Some are possibly too general to help (e.g., ‘Simplify’), but hopefully out of the 25 remote teaching tips below, one or two might stick and make your planning a little easier–and more engaging for students.
1. Start with students
Consider their lives. Their day. Their well-being. I wrote some about this recently:
“You can also argue that this isn’t your job–and it’s certainly true that considering the well-being of every student your responsibility is a fast-track way to see some of the warning signs of teacher burnout. You may also know that the majority of your students are fine and the ones who may not be are almost impossible to help and that makes it hard sometimes. But when the opportunity presents itself, check in with your students–really check in with them. If you must assess something, assess their well-being. Track that data. Address those needs. Be the teacher you would’ve needed during a pandemic when you were a child.”
The idea here is to not get distracted that you’re at home and so are they and that everything is ‘different.’ Start instead with the student and their reality and needs and the new and urgent opportunities in front of them.
2. Simplify
Simplify what you teach and how you teach it and how students will show what they’ve learned. Prioritizing skills and concepts from your curriculum is more necessary now than ever.
3. Work backwards from the context of remote teaching
Synchronous, ‘live’ teaching online to a group of children is very different than doing the same in-person–and neither is easy.
When you plan backwards from the context and characteristics of remote teaching and learning–where distractions are uncontrollable, bandwidth matters and students are not with their friends but rather their family–the lesson or activity has a better chance to work. Think small, bite-sized learning activities with clear objectives and intentional transitions–all while planning for and necessitating student engagement and autonomy.
Actually, that’s not as different from ‘good teaching’ in-person as it seems.
4. Meet for briefer periods more frequently
This may not be possible. If you can only meet once a week and that’s it, then once a week it is. But whenever possible, ‘chunk’ learning–three times a week for 20 minutes or twice for 30 versus once for an hour. How effective this depends on what you teach and the age of the students you’re teaching it to.
5. Be the ‘lead learner’ as much as you are the ‘teacher’
Put another way, model ‘caring’ about learning and the role it plays in well-being and growth. Show them what it means to be curious and active in this new learning environment.
6. Use lighting and sound to your advantage
Quality audio, strong lighting, Zoom backgrounds, catchy music for transitions between activities–whatever you need to do to get and keep their attention, use the technology tools at your disposal to make that happen.
7. Use games and music
I almost titled this one ‘take breaks’ but depending on your schedule, a ‘break’ may be less useful than simply transitioning or team-building, etc. That said, keep resources like Kahoot, coolmath.com, or even videos of others playing games to engage students in distance learning during portions of the lesson or activity where it may be waning. (Think halfway points.)
The internet is full of games and music. Use them intentionally. Here are some video games to teach with and classic hip-hop music you can teach with to get started.
8. Use different tools for different things–usually
While many video streaming platforms and learning management systems have a robust set of tools to consider, start with what you know that also works from students and then work from there. Private messaging with Zoom and document collaboration with Google Drive while grading with an app–while students use digital portfolios on a separate platform–that’s your reality for remote teaching in 2021.
That said, there’s something to be said for simplicity. If it makes your life easier and students still have access to the same learning opportunities, using one tool for functions it may not necessarily be designed for may server everyone better in the end.

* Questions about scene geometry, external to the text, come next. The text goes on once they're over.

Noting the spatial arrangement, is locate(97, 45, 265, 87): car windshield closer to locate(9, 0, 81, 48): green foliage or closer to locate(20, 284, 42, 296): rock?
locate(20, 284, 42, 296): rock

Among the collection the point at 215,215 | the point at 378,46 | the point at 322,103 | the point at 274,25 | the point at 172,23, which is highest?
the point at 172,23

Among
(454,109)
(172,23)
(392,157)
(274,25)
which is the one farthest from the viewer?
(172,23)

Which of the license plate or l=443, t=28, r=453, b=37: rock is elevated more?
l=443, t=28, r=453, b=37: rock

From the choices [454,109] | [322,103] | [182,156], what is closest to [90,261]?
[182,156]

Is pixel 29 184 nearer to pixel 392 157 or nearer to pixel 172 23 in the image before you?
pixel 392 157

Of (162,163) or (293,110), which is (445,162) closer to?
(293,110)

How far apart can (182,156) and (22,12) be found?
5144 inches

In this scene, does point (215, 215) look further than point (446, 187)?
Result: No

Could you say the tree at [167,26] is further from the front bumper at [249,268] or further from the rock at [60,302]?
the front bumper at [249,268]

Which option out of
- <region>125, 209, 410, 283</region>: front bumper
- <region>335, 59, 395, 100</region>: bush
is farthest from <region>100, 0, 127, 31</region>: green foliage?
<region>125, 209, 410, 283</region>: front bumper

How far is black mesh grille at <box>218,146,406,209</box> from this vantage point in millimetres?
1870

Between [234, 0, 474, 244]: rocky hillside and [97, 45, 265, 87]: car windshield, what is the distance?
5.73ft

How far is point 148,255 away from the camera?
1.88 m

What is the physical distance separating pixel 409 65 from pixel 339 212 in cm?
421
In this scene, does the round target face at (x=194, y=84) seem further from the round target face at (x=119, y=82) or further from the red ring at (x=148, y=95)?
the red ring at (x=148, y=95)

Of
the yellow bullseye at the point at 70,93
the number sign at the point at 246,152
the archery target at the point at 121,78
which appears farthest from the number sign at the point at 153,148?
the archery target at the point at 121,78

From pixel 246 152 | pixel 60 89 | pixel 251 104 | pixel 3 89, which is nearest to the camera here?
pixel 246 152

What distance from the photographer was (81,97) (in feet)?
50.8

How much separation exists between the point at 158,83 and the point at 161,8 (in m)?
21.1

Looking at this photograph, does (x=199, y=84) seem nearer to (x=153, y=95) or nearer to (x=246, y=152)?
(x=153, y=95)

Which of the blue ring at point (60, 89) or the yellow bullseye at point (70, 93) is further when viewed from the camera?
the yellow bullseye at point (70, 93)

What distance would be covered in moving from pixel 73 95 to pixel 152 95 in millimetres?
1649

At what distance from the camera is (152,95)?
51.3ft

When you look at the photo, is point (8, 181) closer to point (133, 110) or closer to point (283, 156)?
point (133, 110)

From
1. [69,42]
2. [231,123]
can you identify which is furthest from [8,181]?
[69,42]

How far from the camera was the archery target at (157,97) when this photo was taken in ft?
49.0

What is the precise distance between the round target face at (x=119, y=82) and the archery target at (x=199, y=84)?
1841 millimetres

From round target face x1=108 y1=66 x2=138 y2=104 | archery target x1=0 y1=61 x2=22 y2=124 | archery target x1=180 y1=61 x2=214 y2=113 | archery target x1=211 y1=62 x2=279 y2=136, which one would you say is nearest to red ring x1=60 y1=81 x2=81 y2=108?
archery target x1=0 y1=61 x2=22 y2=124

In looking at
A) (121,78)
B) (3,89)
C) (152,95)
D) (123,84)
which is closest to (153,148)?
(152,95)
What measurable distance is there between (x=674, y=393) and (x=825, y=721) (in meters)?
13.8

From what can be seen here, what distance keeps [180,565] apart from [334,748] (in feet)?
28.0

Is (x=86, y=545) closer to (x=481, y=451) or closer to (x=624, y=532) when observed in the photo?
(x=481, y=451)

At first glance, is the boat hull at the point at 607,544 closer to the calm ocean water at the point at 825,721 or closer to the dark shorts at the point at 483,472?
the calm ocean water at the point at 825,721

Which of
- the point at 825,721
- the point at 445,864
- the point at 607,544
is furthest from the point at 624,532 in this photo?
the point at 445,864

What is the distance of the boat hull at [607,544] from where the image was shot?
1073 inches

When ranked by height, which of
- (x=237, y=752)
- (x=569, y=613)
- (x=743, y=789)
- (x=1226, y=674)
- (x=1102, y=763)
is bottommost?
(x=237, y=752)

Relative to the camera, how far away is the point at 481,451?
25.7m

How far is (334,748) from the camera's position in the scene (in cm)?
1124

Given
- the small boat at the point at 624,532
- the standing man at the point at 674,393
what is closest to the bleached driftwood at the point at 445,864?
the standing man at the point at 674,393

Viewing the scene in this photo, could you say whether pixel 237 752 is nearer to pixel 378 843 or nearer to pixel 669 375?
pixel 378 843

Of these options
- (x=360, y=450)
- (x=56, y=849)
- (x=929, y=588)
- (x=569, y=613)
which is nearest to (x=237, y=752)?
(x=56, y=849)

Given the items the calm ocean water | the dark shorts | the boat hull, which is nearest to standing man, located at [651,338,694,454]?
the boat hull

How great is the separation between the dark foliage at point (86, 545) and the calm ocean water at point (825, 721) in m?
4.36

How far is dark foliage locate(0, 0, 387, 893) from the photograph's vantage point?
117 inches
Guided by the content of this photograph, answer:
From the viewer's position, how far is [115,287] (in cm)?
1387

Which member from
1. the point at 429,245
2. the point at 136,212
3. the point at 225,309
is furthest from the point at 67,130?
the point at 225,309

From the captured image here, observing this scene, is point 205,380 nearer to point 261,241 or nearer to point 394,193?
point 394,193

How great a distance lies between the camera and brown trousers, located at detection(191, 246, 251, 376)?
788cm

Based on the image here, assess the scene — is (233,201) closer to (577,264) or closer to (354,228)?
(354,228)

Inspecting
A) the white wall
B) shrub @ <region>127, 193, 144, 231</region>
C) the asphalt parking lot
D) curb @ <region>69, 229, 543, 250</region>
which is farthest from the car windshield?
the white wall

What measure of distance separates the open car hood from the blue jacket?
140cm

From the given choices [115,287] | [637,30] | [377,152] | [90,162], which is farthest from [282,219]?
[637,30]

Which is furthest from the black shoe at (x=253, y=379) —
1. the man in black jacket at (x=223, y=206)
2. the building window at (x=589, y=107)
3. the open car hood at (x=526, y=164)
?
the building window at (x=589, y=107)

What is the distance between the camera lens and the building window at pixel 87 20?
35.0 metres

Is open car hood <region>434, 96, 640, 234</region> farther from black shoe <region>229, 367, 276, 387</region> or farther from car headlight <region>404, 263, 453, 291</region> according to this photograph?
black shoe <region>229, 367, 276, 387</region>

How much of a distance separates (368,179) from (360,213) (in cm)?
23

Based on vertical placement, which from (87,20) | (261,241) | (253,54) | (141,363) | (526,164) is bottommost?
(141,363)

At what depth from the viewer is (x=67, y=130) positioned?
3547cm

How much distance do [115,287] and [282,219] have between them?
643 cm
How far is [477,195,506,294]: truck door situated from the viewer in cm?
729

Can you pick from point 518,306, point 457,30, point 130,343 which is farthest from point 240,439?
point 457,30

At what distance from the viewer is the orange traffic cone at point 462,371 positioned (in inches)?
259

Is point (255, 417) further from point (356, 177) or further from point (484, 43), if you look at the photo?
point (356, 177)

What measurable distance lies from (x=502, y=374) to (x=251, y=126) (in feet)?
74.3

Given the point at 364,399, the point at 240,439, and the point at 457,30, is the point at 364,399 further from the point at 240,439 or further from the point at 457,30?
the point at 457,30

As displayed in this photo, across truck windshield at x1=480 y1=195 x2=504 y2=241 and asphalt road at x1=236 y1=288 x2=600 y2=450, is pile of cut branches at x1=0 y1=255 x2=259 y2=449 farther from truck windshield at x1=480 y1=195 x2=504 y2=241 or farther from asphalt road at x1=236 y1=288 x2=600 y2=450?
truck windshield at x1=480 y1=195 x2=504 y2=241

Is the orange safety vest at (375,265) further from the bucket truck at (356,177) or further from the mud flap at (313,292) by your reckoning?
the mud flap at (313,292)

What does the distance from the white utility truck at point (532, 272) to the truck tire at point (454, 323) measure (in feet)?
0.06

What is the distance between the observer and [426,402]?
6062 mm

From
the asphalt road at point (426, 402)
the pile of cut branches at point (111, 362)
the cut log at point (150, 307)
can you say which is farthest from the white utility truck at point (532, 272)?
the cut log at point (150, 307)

9. Thinking differently about ‘classroom management‘
This needs more explanation, I know. But you can’t ‘manage’ students the same way online as you can in person. Behaviour is different and addressing that behaviour–what you reinforce and what you reward and what you ignore–will also be different. Further, you have to be extra careful about how you address those behaviors because it’s very literally in front of the entire classroom–in many cases with many
10. Try to ensure the privacy of each student
Another ‘easier said than done’ remote teaching tip. But privacy laws alone make remote learning a maze of policies, laws, and potential pitfalls. Who sees what–what you see in their homes and they see in one another's’–it’s a lot to sort.
11. Design for participation
This isn’t always doable, but when possible, design lessons–or activities within lessons–that don’t just encourage ‘engagement’ and student participation, but that won’t work without engagement and participation.
12. Test everything, plan ahead, and assume everything will break
Do your best to assume someone’s connection (maybe yours) is going to go out at some point. Assume the link you share will be broken and that the private message you send will be seen by everyone–and so on. That’s okay. If you have a plan ahead of time, you can mitigate the ‘loss’ of time and learning.
13. Empower students: emphasize autonomy and engagement
The easiest strategies here are student voice and choice in what and how they learn and demonstrate learning. This applies to lessons you’ve created for students to do either together or apart.
Asynchronous, self-directed, ‘genius’ learning–that is, learning students do on their own because they want to–is another way to empower students as a remote teaching tip. For pre-school students, I’ve been using Marco Polo Learning lately and paired with Epic books, makes a powerful combination for students to be empowered in their own learning.